Kendisine ekolojist diyenler olarak, amacı doğa ile olan ilişkimizin insan çıkarlarının sürdürülebilir bir şekilde gerçekleştirilmesini mümkün kılacak şekilde düzenlenmesi olan çevrecilerden farkımızı ortaya koymak için doğayı kendi başına değere sahip bir varlık olarak gördüğümüzü vurguluyoruz. Ancak, doğanın kendi başına bir değere sahip olduğunu düşüncede kabul etmek, bu değere uygun davranmış olmak için onunla olan ilişkimizde hangi somut değişikliklere gitmemiz gerektiğini açık hale getirmiyor. Tamam, ekolojiyi insan çıkarları için değil, onun kendi içinde bir değere sahip olması sebebiyle koruyacağız; ama, eğer yaşamaya devam edeceksek, doğanın hangi unsuruyla nasıl bir ilişkimiz olması gerektiğini belirlememiz gerekiyor. Aksi, söylemde onun hiçbir unsuruna ayrıcalık tanımaksızın bir bütün olarak ekolojinin iyiliğini savunuyor olmasına karşılık insanın ayrıcalıklı ve egemen konumunu dokunmadan bırakan soyut bir insanmerkezcilik eleştirisi oluyor.
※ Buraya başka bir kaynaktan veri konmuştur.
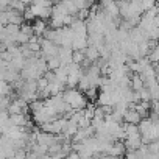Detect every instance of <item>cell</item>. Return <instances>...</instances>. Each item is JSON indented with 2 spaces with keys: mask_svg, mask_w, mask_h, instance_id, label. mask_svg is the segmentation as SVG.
I'll list each match as a JSON object with an SVG mask.
<instances>
[{
  "mask_svg": "<svg viewBox=\"0 0 159 159\" xmlns=\"http://www.w3.org/2000/svg\"><path fill=\"white\" fill-rule=\"evenodd\" d=\"M41 45H42V48H41V52H42V56L47 59V58H50V56H56V55H59V47L61 45H58L55 41H50V39H42V42H41Z\"/></svg>",
  "mask_w": 159,
  "mask_h": 159,
  "instance_id": "6da1fadb",
  "label": "cell"
},
{
  "mask_svg": "<svg viewBox=\"0 0 159 159\" xmlns=\"http://www.w3.org/2000/svg\"><path fill=\"white\" fill-rule=\"evenodd\" d=\"M84 52H86V58H88L91 62H97V61L102 58V53H100V48H98V45L89 44V45L84 48Z\"/></svg>",
  "mask_w": 159,
  "mask_h": 159,
  "instance_id": "7a4b0ae2",
  "label": "cell"
},
{
  "mask_svg": "<svg viewBox=\"0 0 159 159\" xmlns=\"http://www.w3.org/2000/svg\"><path fill=\"white\" fill-rule=\"evenodd\" d=\"M31 25H33L34 34H39V36H42V34H44V31L48 28V20L38 17V19H34V20L31 22Z\"/></svg>",
  "mask_w": 159,
  "mask_h": 159,
  "instance_id": "3957f363",
  "label": "cell"
},
{
  "mask_svg": "<svg viewBox=\"0 0 159 159\" xmlns=\"http://www.w3.org/2000/svg\"><path fill=\"white\" fill-rule=\"evenodd\" d=\"M123 120H125V122H128V123H137V125H139V122L142 120V116H140L136 109L128 108V111H126V112H125V116H123Z\"/></svg>",
  "mask_w": 159,
  "mask_h": 159,
  "instance_id": "277c9868",
  "label": "cell"
},
{
  "mask_svg": "<svg viewBox=\"0 0 159 159\" xmlns=\"http://www.w3.org/2000/svg\"><path fill=\"white\" fill-rule=\"evenodd\" d=\"M47 66H48V69H50V70H56V69H59V67L62 66V61H61L59 55L47 58Z\"/></svg>",
  "mask_w": 159,
  "mask_h": 159,
  "instance_id": "5b68a950",
  "label": "cell"
},
{
  "mask_svg": "<svg viewBox=\"0 0 159 159\" xmlns=\"http://www.w3.org/2000/svg\"><path fill=\"white\" fill-rule=\"evenodd\" d=\"M84 59H86V52L84 50H75L73 52V62L81 64Z\"/></svg>",
  "mask_w": 159,
  "mask_h": 159,
  "instance_id": "8992f818",
  "label": "cell"
},
{
  "mask_svg": "<svg viewBox=\"0 0 159 159\" xmlns=\"http://www.w3.org/2000/svg\"><path fill=\"white\" fill-rule=\"evenodd\" d=\"M24 19H25V22H33L34 19H38V16H36V13L28 7V8L24 11Z\"/></svg>",
  "mask_w": 159,
  "mask_h": 159,
  "instance_id": "52a82bcc",
  "label": "cell"
},
{
  "mask_svg": "<svg viewBox=\"0 0 159 159\" xmlns=\"http://www.w3.org/2000/svg\"><path fill=\"white\" fill-rule=\"evenodd\" d=\"M28 41H30V34H27L25 31L20 30V31L17 33V36H16V42H17V44H27Z\"/></svg>",
  "mask_w": 159,
  "mask_h": 159,
  "instance_id": "ba28073f",
  "label": "cell"
},
{
  "mask_svg": "<svg viewBox=\"0 0 159 159\" xmlns=\"http://www.w3.org/2000/svg\"><path fill=\"white\" fill-rule=\"evenodd\" d=\"M148 58H150L151 62H159V44L151 50V53L148 55Z\"/></svg>",
  "mask_w": 159,
  "mask_h": 159,
  "instance_id": "9c48e42d",
  "label": "cell"
},
{
  "mask_svg": "<svg viewBox=\"0 0 159 159\" xmlns=\"http://www.w3.org/2000/svg\"><path fill=\"white\" fill-rule=\"evenodd\" d=\"M48 84H50V81L42 75V76H39L38 78V86H39V91H44V89H47L48 88Z\"/></svg>",
  "mask_w": 159,
  "mask_h": 159,
  "instance_id": "30bf717a",
  "label": "cell"
},
{
  "mask_svg": "<svg viewBox=\"0 0 159 159\" xmlns=\"http://www.w3.org/2000/svg\"><path fill=\"white\" fill-rule=\"evenodd\" d=\"M22 2L27 3V5H31V3H33V0H22Z\"/></svg>",
  "mask_w": 159,
  "mask_h": 159,
  "instance_id": "8fae6325",
  "label": "cell"
}]
</instances>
Bahsettiğimiz meselesinin kolayca çözüme kavuşturulabilecek türden bir mesele olmadığını kabul ediyorum. Ama şunu diyebilirim ki, insan harici doğanın özgürlüğünü savunmak; ilk bakışta çok radikal görünmesine karşılık günün sonunda insan üstünlükçülüğü ile uzlaşıveren bir ekosentrizmi benimsemek  olmamalı.